§ Problem to work on
Please rewrite everything from the line containing "At what distance" down to the line containing "5. pixel 146 22", changing "farthest" to "furthest" and leaving everything else as it is. Give back only those rows.

§ Stored rows
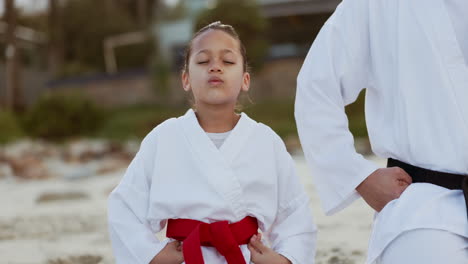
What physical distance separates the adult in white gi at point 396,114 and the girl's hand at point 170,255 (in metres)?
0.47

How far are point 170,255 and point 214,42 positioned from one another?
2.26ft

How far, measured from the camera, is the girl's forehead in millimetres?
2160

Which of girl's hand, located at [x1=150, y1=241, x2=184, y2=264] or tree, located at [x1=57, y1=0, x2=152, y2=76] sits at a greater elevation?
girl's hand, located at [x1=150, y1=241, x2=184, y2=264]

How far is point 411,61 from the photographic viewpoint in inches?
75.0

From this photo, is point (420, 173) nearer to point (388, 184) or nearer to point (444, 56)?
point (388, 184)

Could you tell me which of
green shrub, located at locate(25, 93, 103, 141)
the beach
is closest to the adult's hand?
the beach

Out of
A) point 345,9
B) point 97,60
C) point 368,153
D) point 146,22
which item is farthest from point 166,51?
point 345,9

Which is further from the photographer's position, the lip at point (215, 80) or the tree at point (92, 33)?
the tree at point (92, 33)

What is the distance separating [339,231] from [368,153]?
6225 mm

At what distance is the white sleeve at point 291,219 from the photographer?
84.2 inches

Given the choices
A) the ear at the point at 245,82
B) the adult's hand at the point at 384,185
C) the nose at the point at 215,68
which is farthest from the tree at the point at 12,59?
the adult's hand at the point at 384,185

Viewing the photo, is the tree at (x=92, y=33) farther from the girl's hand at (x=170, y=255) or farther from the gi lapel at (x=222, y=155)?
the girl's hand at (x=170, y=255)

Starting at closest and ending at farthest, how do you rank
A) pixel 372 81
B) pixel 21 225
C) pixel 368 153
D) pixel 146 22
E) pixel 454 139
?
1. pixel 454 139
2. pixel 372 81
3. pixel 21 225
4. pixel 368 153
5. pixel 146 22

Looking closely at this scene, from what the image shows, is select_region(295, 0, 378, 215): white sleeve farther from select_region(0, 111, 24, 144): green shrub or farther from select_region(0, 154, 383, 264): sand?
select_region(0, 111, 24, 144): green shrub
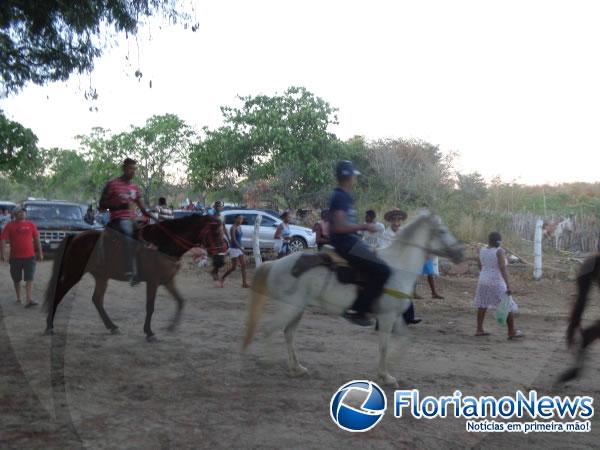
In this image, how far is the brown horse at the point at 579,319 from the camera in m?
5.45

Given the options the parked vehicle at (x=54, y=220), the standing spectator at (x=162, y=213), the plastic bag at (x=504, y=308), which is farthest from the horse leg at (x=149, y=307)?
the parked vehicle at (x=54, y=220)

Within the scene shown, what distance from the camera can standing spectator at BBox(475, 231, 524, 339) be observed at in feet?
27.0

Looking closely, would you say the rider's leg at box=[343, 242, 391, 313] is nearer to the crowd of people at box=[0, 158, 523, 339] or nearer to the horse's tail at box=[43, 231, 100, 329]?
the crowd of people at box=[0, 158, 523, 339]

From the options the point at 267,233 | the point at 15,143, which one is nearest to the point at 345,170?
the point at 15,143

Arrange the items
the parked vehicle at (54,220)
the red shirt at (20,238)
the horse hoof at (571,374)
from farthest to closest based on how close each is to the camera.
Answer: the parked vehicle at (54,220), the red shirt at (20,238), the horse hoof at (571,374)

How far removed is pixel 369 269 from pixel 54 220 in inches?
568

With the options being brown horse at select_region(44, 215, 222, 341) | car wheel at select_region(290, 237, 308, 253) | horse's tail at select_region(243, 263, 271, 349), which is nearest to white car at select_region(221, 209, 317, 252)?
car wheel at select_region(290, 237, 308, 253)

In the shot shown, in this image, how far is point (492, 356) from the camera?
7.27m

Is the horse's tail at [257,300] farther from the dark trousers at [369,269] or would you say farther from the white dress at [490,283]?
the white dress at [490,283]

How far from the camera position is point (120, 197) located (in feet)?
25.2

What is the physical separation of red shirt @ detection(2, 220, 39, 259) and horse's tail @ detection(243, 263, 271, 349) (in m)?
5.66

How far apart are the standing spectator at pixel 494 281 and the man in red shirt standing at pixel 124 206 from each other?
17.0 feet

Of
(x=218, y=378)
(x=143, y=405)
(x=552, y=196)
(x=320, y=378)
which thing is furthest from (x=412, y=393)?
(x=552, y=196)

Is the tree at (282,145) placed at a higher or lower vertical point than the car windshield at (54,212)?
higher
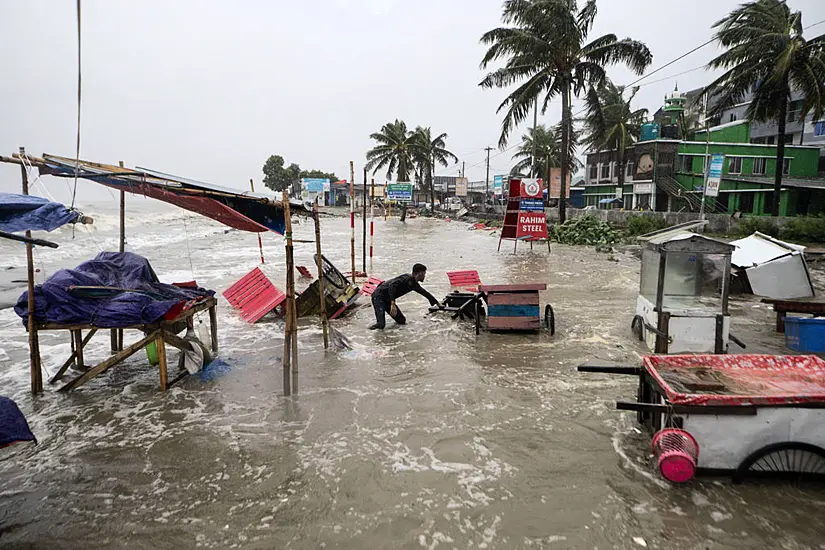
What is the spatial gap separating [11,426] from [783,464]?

§ Response to this task
At what distance is the white sleeve at point 291,219 from the photographer?
84.2 inches

Given the choices
A) the ear at the point at 245,82
B) the adult's hand at the point at 384,185
C) the nose at the point at 215,68
which is furthest from the tree at the point at 12,59?
the adult's hand at the point at 384,185

Viewing the photo, is the tree at (x=92, y=33) farther from the girl's hand at (x=170, y=255) or farther from the gi lapel at (x=222, y=155)?
the girl's hand at (x=170, y=255)

Starting at closest and ending at furthest, how do you rank
A) pixel 372 81
B) pixel 21 225
C) pixel 368 153
D) pixel 146 22
E) pixel 454 139
?
1. pixel 454 139
2. pixel 372 81
3. pixel 21 225
4. pixel 368 153
5. pixel 146 22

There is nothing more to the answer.